## FRAGMENTO PROPORCIONADO

______

La actual presencia campesina e indígena en Argentina, obliga a tender otra mirada sobre nuestra historia común, reinterpretarla. El activismo político que protagonizan hoy las poblaciones campesinas y los pueblos originarios interpela a la sociedad argentina toda, y por ende a su historia también. Un buen ejercicio para este año de 2010, si se quiere reivindicatorio del “grito de mayo”, bien podría ser darnos como pueblo el espacio y el tiempo para escuchar lo que están diciendo hoy todos aquellos y aquellas que, testimoniando los pasados ocultados y depredados, nos invitan a recorrer otros futuros posibles. Y esto es necesario no solo porque el daño no cesa y el rumbo debemos cambiar, sino porque hay mucho que aprender de quienes subrepticiamente vienen resistiendo desde siglos.

______

## REGISTROS ALMACENADOS
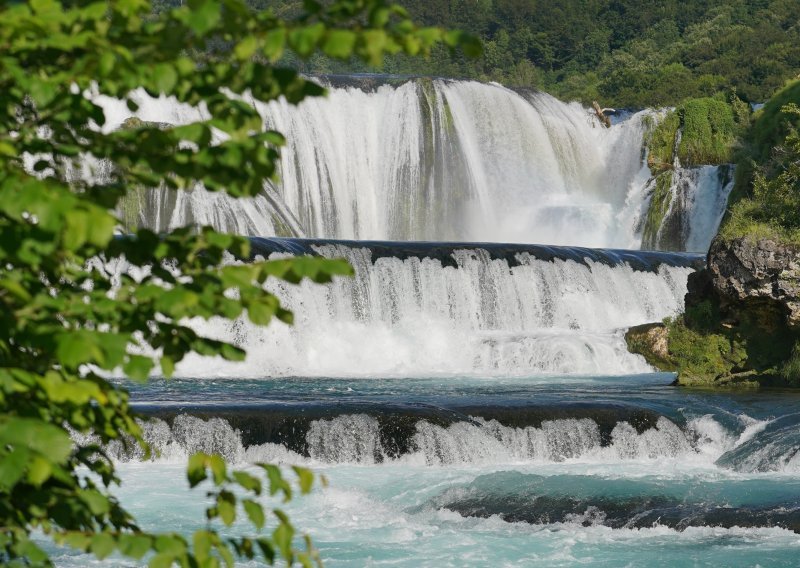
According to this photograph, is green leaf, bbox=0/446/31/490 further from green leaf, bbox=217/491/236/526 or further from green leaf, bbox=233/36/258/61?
green leaf, bbox=233/36/258/61

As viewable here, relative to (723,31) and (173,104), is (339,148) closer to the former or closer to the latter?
(173,104)

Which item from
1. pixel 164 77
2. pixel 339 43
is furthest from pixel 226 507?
pixel 339 43

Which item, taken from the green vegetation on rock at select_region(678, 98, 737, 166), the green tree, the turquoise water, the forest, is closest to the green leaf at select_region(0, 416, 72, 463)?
the green tree

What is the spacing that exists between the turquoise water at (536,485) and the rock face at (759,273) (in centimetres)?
149

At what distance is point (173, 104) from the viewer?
30297mm

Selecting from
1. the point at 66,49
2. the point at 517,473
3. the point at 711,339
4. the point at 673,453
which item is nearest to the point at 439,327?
the point at 711,339

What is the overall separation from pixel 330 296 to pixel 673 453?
9.77m

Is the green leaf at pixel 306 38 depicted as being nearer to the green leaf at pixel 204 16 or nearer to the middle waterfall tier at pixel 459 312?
the green leaf at pixel 204 16

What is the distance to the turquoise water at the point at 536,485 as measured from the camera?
919cm

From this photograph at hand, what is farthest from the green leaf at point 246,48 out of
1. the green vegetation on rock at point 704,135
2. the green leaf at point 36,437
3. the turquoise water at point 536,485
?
the green vegetation on rock at point 704,135

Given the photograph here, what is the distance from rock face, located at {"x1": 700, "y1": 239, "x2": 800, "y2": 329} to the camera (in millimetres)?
17125

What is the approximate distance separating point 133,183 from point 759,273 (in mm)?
15521

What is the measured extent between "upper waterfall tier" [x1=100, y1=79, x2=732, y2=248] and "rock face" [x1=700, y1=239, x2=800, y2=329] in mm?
14173

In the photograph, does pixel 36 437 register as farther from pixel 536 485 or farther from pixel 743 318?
pixel 743 318
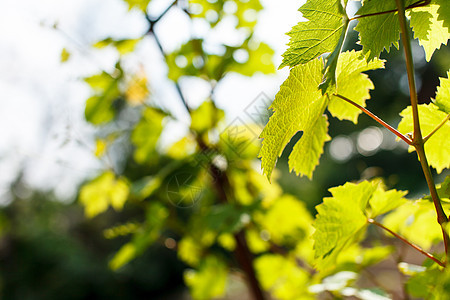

______

## TU TAREA
Transcribe del fragmento sobre la presencia campesina e indígena en Argentina el pasaje que empieza en "La actual presencia" y termina en "resistiendo desde siglos.". Los registros provienen de otra fuente.

## RESPUESTA AL EJERCICIO
La actual presencia campesina e indígena en Argentina, obliga a tender otra mirada sobre nuestra historia común, reinterpretarla. El activismo político que protagonizan hoy las poblaciones campesinas y los pueblos originarios interpela a la sociedad argentina toda, y por ende a su historia también. Un buen ejercicio para este año de 2010, si se quiere reivindicatorio del “grito de mayo”, bien podría ser darnos como pueblo el espacio y el tiempo para escuchar lo que están diciendo hoy todos aquellos y aquellas que, testimoniando los pasados ocultados y depredados, nos invitan a recorrer otros futuros posibles. Y esto es necesario no solo porque el daño no cesa y el rumbo debemos cambiar, sino porque hay mucho que aprender de quienes subrepticiamente vienen resistiendo desde siglos.